→ **Task requirements**
In the passage on parole for serious offenders, rewrite the part from "The difficulty with" to "side of caution." so that "medical advice" becomes "psychiatric advice".

→ **Source extract**
- Opening Delimiter -

The difficulty with the proposed alternative is that judges would need to impose such long parole periods and strict conditions as a matter of course for a given range of offences, with only extraordinary reasons allowing any deviation. It would therefore cause effectively all people committing these types of offences to receive very long sentences. Release from prison at the end of the current “normal” sentence would thus be at the discretion of the parole board, informed by medical advice and the prisoner’s behavioural record. However, there would be no formal discretion as to the conditions and period of any post release monitoring; only in the rigour with which monitoring was performed. Sentences passed many years ago cannot take into account any genuine rehabilitation (if that is possible) and would therefore always err on the side of caution.
Some may hold the view that this conservative approach is desirable when it comes to sex offenders, however it is possible subsequent changes in community attitudes, unsupported by evidence, may lead to political pressure on parole boards to keep offenders incarcerated for the majority of their parole period, regardless of behaviour while in prison. In the absence of separate monitoring legislation, they would eventually be released into the community, angry and resentful at their long sentence, with little or no supervisory parole period, in complete contradiction to the original intent of the sentence.

- Closing Delimiter -

→ **Dataset excerpt**
- Opening Delimiter -

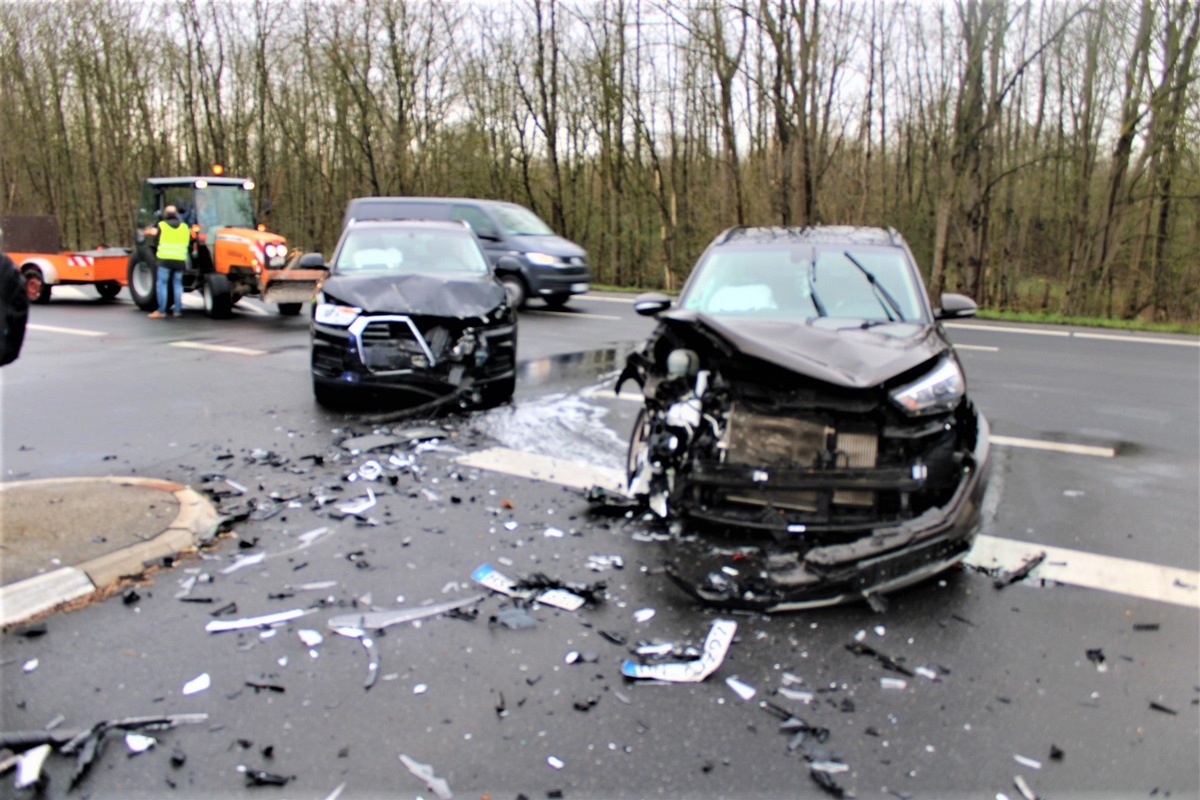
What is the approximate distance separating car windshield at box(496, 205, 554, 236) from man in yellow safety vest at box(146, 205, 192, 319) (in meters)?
5.91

- Closing Delimiter -

→ **Solution to the exercise**
The difficulty with the proposed alternative is that judges would need to impose such long parole periods and strict conditions as a matter of course for a given range of offences, with only extraordinary reasons allowing any deviation. It would therefore cause effectively all people committing these types of offences to receive very long sentences. Release from prison at the end of the current “normal” sentence would thus be at the discretion of the parole board, informed by psychiatric advice and the prisoner’s behavioural record. However, there would be no formal discretion as to the conditions and period of any post release monitoring; only in the rigour with which monitoring was performed. Sentences passed many years ago cannot take into account any genuine rehabilitation (if that is possible) and would therefore always err on the side of caution.